While this takes care of some parts, I am struggling with differentiating if the letter "I" is single or a whole word. Here is my output:

"Stop whatever you are doing interesting i dont care"

Single "I" needs to be uppercased, while the "I" in the word "Interesting" should be lowercased "interesting".

I will really appreciate all the help!

Does this answer your question? [Split a string at uppercase letters](https://stackoverflow.com/questions/2277352/split-a-string-at-uppercase-letters). Lowercasing individual words except "I" and joining them together into one string should be trivial. — Georgy, Oct 20 '20 at 11:19

Chris Charley · Accepted Answer · 2020-10-19T00:49:30.197

A regular expression will do in this example.

import re
s = "StopWhateverYouAreDoingInterestingIDontCare"
t = re.sub(r'(?<=[a-z])(?=[A-Z])|(?<=[A-Z])(?=[A-Z])', ' ', s)

Explained:

(?<=[a-z])(?=[A-Z]) - a lookbehind for a lowercase letter followed by a lookahead uppercase letter

| - (signifies or)

(?<=[A-Z])(?=[A-Z]) - a lookbehind for a uppercase letter followed by a lookahead uppercase letter

This regex substitutes a space when there is a lowercase letter followed by an uppercase letter, OR, when there is an uppercase letter followed by an uppercase letter.

UPDATE: This doesn't correctly lowercase the words (with the exception of I and the first_word)

UPDATE2: The fix to this is:

import re

s = "StopWhateverYouAreDoingInterestingIDontCare"

first_word, *rest = re.split(r'(?<=[a-z])(?=[A-Z])|(?<=[A-Z])(?=[A-Z])', s)

rest = [word.lower() if word != 'I' else word for word in rest]

print(first_word, ' '.join(rest))

Prints:

Stop whatever you are doing interesting I dont care

Update 3: I looked at why your code failed to correctly form the sentence (which I should have done in the first place instead of posting my own solution :-)).

Here is the corrected code with some remarks about the changes.

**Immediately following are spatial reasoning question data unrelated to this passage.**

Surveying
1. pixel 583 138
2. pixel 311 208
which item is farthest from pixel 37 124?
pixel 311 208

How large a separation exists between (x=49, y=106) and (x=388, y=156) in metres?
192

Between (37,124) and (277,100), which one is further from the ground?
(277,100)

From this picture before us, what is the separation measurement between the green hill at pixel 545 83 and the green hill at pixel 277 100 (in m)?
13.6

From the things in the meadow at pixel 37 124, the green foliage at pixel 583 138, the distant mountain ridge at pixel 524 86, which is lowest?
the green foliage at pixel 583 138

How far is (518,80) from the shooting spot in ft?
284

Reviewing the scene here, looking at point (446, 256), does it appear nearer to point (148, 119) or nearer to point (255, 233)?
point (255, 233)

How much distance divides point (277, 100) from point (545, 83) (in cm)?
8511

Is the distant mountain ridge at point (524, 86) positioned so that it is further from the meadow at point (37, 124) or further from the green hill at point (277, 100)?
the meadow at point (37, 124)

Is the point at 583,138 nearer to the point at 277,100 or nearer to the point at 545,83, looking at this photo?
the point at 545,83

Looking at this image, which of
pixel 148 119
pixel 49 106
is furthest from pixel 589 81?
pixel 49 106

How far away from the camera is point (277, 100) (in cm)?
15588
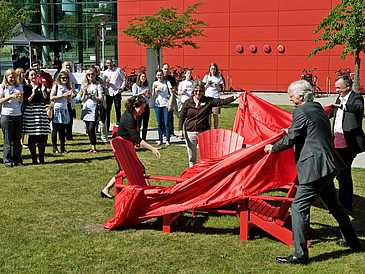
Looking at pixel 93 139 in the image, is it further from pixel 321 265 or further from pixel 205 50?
pixel 205 50

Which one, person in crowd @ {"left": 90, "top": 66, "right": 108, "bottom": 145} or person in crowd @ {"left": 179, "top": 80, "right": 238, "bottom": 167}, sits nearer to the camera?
person in crowd @ {"left": 179, "top": 80, "right": 238, "bottom": 167}

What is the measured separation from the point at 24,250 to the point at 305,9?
24.8 m

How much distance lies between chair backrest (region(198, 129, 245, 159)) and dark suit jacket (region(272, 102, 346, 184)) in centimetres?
243

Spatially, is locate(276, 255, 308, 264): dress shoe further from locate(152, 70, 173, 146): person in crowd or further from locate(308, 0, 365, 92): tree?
locate(308, 0, 365, 92): tree

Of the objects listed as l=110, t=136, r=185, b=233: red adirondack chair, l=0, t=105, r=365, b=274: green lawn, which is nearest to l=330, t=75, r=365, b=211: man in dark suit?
l=0, t=105, r=365, b=274: green lawn

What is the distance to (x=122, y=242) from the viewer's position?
255 inches

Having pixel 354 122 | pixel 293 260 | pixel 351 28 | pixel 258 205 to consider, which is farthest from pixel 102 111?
pixel 351 28

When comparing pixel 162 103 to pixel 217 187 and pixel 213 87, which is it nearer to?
pixel 213 87

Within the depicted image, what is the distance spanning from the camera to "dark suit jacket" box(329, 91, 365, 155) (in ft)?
24.4

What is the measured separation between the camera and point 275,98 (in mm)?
25562

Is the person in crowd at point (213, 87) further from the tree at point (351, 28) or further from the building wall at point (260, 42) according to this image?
the building wall at point (260, 42)

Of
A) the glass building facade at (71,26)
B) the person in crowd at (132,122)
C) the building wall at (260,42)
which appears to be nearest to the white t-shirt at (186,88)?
the person in crowd at (132,122)

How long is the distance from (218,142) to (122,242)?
257cm

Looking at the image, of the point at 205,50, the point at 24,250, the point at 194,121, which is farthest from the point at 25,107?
the point at 205,50
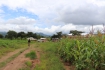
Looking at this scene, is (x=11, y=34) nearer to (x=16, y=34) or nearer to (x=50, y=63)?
(x=16, y=34)

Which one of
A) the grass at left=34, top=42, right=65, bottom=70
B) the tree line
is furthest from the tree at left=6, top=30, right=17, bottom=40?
the grass at left=34, top=42, right=65, bottom=70

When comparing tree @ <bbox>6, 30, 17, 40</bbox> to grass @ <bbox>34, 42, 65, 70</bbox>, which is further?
tree @ <bbox>6, 30, 17, 40</bbox>

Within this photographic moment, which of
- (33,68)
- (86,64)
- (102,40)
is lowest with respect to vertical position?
(33,68)

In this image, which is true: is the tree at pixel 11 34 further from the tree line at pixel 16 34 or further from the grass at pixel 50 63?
Result: the grass at pixel 50 63

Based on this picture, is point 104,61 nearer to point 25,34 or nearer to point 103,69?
point 103,69

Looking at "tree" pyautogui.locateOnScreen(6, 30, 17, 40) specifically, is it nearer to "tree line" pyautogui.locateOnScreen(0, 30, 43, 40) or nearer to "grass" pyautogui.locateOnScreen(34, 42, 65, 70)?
"tree line" pyautogui.locateOnScreen(0, 30, 43, 40)

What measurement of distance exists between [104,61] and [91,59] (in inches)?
17.0

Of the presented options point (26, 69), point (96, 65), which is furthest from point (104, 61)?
point (26, 69)

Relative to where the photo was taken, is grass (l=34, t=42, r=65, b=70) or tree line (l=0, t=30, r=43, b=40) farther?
tree line (l=0, t=30, r=43, b=40)

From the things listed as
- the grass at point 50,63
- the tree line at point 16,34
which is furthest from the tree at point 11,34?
the grass at point 50,63

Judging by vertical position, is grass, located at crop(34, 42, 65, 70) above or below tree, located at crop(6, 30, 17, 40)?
below

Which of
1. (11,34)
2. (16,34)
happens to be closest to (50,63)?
(11,34)

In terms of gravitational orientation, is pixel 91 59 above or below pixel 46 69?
above

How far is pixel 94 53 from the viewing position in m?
6.16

string_input = "StopWhateverYouAreDoingInterestingIDontCare"

def organize_string():
   start_sentence = string_input[0] 
   #index_of_i = string_input.index("I")
   for i, char in enumerate(string_input[1:], start=1):
      if char == "I" and string_input[i + 1].isupper(): 
           start_sentence += ' ' + char          
      elif char.isupper():      
           start_sentence += ' ' + char.lower()
      else: 
           start_sentence += char
      
   return start_sentence

print(organize_string())

!. I commented out the line index_of_i = string_input.index("I") as it doesn't do what you need (it finds the index of the first capital I and not an I that should stand alone (it finds the index of the I in Interesting instead of the IDont further in the string_input string). It is not a correct statement.

for i, char in enumerate(string_input[1:], 1) enumerate states the index of the letters in the string starting at 1 (since string_input[1:] starts at index 1 so they are in sync). i is the index of a letter in string_input.

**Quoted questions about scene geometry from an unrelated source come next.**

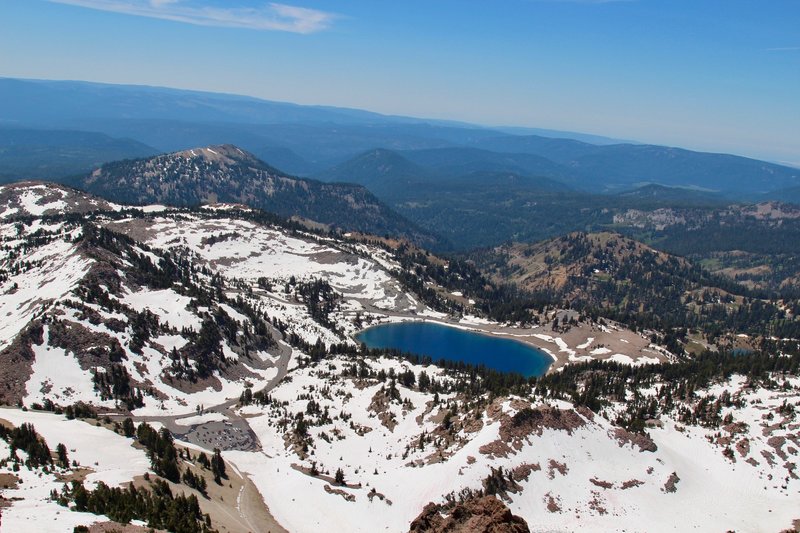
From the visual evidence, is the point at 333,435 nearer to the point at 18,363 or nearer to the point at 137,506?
the point at 137,506

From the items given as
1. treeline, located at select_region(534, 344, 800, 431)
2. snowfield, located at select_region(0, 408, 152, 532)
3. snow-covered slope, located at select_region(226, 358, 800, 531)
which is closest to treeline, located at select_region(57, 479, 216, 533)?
snowfield, located at select_region(0, 408, 152, 532)

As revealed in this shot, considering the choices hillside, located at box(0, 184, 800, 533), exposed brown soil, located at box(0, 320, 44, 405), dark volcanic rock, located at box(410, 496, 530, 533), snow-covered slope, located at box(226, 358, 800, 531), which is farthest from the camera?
exposed brown soil, located at box(0, 320, 44, 405)

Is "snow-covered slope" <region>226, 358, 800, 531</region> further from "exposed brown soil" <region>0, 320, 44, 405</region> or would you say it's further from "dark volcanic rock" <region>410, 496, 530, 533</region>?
"exposed brown soil" <region>0, 320, 44, 405</region>

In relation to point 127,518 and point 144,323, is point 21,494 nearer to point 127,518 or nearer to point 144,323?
point 127,518

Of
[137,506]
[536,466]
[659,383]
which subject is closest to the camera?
[137,506]

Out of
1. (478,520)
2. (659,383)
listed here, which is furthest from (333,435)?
(659,383)

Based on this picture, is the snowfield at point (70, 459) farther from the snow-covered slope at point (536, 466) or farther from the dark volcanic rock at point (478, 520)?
the dark volcanic rock at point (478, 520)

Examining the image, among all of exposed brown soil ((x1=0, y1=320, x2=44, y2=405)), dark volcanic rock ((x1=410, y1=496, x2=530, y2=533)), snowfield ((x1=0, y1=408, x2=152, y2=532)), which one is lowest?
exposed brown soil ((x1=0, y1=320, x2=44, y2=405))

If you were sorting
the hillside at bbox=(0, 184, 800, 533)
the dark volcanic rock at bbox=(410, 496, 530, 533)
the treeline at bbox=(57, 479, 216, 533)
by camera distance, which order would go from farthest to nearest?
the hillside at bbox=(0, 184, 800, 533), the treeline at bbox=(57, 479, 216, 533), the dark volcanic rock at bbox=(410, 496, 530, 533)

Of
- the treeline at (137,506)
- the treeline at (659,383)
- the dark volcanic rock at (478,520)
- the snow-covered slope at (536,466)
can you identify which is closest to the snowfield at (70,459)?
the treeline at (137,506)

I changed the i's to char to make it clearer that char is the character. Other than these changes, the code stands as you wrote it.

Now the program gives the correct output.

I really appreciate the solution and explanation, I am learning a lot of new things every day! Thanks! (Update: it doesn't lowercase the first letters of the words) — harsh_chane, Oct 17 '20 at 19:34

score 1 · Answer 2 · answered Oct 17 '20 at 19:22

string_input = "StopWhateverYouAreDoingInterestingIDontCare"
counter = 1
def organize_string():
    global counter
    start_sentence = string_input[0] 
    for i in string_input[1:]: 
        if i == "I" and string_input[counter+1].isupper():
            start_sentence += ' ' + i
        elif i.isupper():      
            start_sentence += ' ' + i.lower()
        else: 
            start_sentence += i
        counter += 1
    print(start_sentence)

organize_string()

I made some changes to your program. I used a counter to check the index position. I get your expected output:

Stop whatever you are doing interesting I dont care

Oh, I never thought of taking this approach. Really appreciate the help, thanks!! — harsh_chane, Oct 17 '20 at 19:25

mpSchrader · Answer 3 · 2020-10-18T09:36:44.877

Here is one solution utilising the re package to split the string based on the upper case characters. [Docs]

import re
text = "StopWhateverYouAreDoingInterestingIDontCare"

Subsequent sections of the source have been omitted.